◆ Study material:
#####

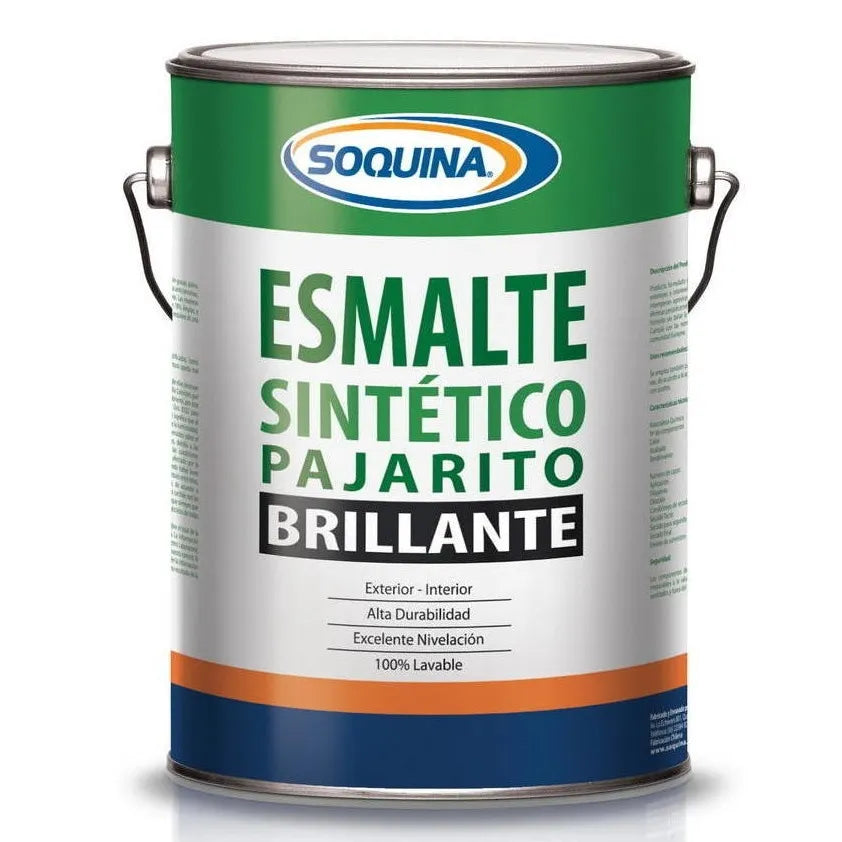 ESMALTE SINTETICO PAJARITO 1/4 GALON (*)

#####

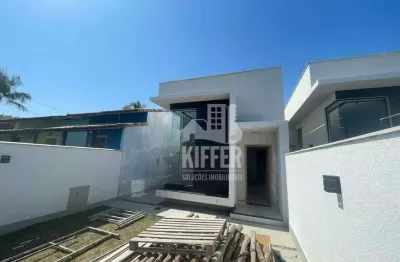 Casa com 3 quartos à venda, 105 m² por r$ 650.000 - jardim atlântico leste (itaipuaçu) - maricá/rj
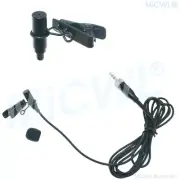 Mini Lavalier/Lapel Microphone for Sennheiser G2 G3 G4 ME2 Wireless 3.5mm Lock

#####

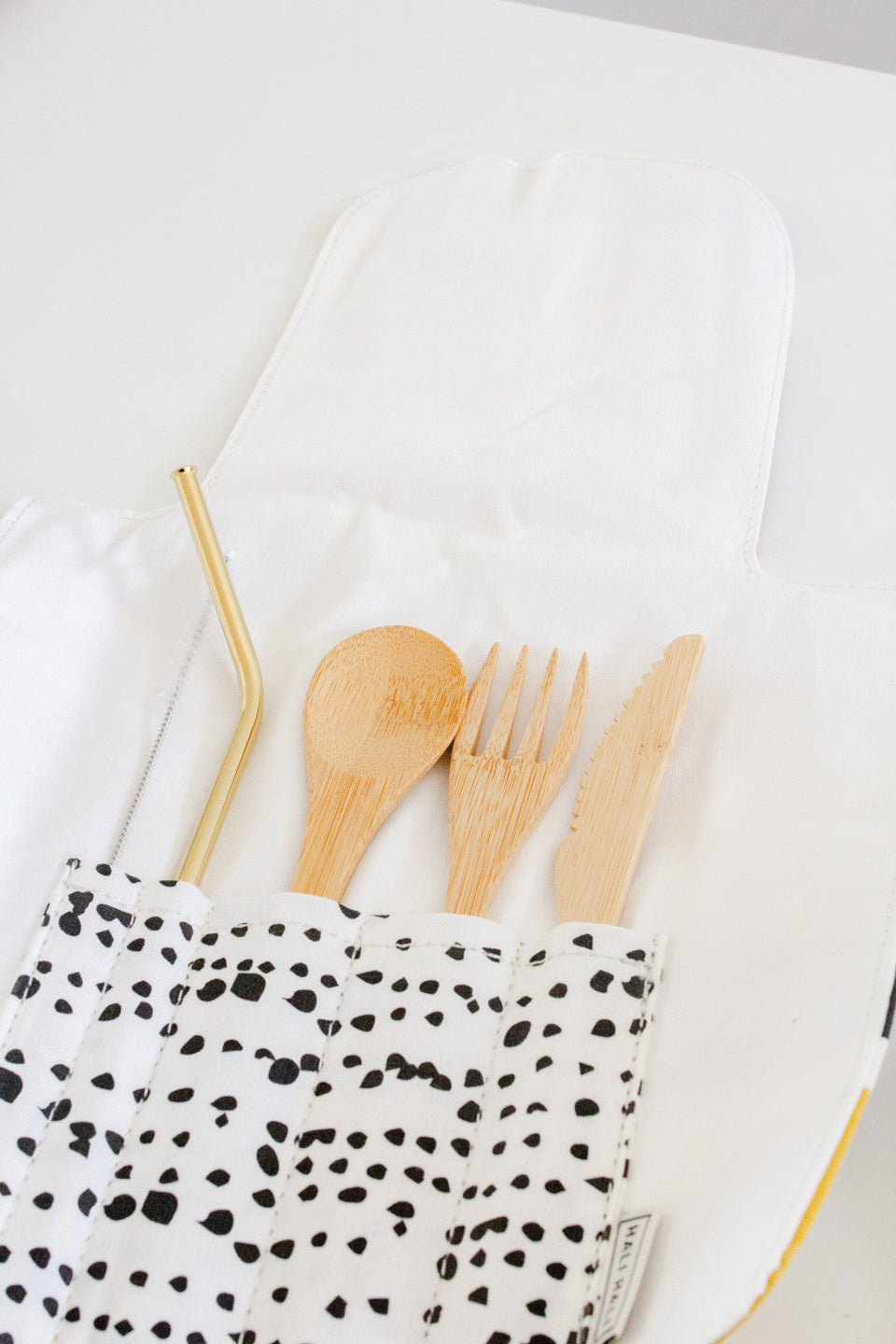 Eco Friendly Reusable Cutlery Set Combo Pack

#####

◆ Work item: Using the data above, output the line that has "Casa com 3 quartos", the line that has "Mini Lavalier/Lapel Microphone", and whatever lines fall between, each exactly as it stands and without pictures.

◆ Task output:
 Casa com 3 quartos à venda, 105 m² por r$ 650.000 - jardim atlântico leste (itaipuaçu) - maricá/rj
 Mini Lavalier/Lapel Microphone for Sennheiser G2 G3 G4 ME2 Wireless 3.5mm Lock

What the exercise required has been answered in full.